> _Exercise data_

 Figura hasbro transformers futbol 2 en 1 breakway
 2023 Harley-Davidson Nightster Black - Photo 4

* * *

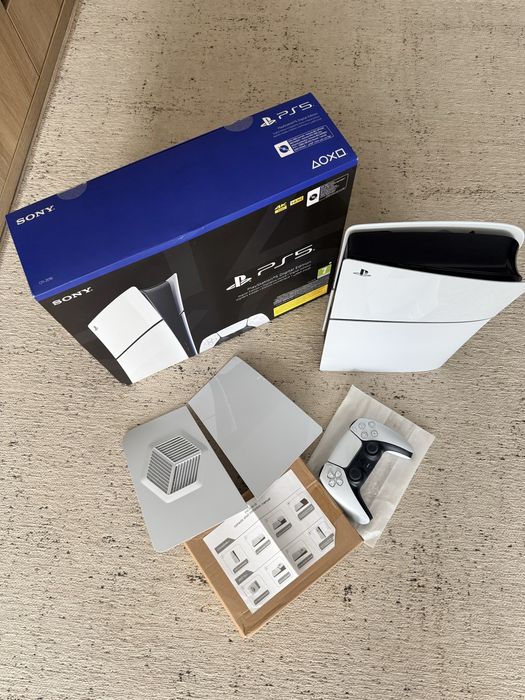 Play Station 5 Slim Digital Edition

> _Task to complete_
In the listing above, find the line with "Figura hasbro transformers" and the line with "2023 Harley-Davidson Nightster", then print exactly those lines and every line between them.

> _Answer section_
 Figura hasbro transformers futbol 2 en 1 breakway
 2023 Harley-Davidson Nightster Black - Photo 4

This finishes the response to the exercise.